── AVAILABLE RECORDS

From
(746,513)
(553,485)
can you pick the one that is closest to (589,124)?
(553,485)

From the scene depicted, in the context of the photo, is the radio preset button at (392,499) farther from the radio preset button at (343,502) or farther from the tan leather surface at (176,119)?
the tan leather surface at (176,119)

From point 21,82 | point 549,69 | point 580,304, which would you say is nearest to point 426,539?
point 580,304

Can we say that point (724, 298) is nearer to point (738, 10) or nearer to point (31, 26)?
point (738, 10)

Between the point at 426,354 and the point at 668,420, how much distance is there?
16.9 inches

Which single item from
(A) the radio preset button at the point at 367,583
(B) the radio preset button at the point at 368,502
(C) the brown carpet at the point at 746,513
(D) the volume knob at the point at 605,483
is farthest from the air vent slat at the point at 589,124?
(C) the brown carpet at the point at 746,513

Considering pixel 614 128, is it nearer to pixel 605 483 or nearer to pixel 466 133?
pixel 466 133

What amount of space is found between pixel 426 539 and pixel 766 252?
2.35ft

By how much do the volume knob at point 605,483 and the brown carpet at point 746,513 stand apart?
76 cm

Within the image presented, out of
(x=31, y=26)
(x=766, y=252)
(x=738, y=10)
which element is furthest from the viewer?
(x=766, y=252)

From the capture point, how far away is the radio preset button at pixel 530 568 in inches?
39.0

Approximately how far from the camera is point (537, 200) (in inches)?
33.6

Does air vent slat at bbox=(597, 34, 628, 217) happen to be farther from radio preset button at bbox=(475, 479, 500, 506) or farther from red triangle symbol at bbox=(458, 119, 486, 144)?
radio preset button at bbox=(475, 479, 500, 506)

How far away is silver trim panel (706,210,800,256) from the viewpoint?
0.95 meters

────

**TASK TO CARRY OUT**
Reproduce every one of the records above, line for line, without altering a single character.

**EXPECTED OUTPUT**
From
(746,513)
(553,485)
can you pick the one that is closest to (589,124)?
(553,485)

From the scene depicted, in the context of the photo, is the radio preset button at (392,499) farther from the radio preset button at (343,502) or farther from the tan leather surface at (176,119)?
the tan leather surface at (176,119)

From point 21,82 | point 549,69 | point 580,304, which would you say is nearest to point 426,539?
point 580,304

Can we say that point (724, 298) is nearer to point (738, 10) or nearer to point (31, 26)?
point (738, 10)

Between the point at 426,354 and the point at 668,420, how much distance is there?
16.9 inches

Which single item from
(A) the radio preset button at the point at 367,583
(B) the radio preset button at the point at 368,502
(C) the brown carpet at the point at 746,513
(D) the volume knob at the point at 605,483
is farthest from the air vent slat at the point at 589,124?
(C) the brown carpet at the point at 746,513

Considering pixel 614 128, is it nearer to pixel 605 483 or nearer to pixel 466 133?
pixel 466 133

What amount of space is found between pixel 426 539 and pixel 766 252?
2.35ft

By how much do the volume knob at point 605,483 and the brown carpet at point 746,513 stand apart?
76 cm

Within the image presented, out of
(x=31, y=26)
(x=766, y=252)
(x=738, y=10)
which element is furthest from the viewer?
(x=766, y=252)

From the capture point, how far away is the radio preset button at pixel 530 568 in inches?
39.0

Approximately how far from the camera is point (537, 200) (in inches)?
33.6

Does air vent slat at bbox=(597, 34, 628, 217) happen to be farther from radio preset button at bbox=(475, 479, 500, 506) or farther from red triangle symbol at bbox=(458, 119, 486, 144)?
radio preset button at bbox=(475, 479, 500, 506)

How far away is silver trim panel (706,210,800,256) from the viewpoint?
0.95 meters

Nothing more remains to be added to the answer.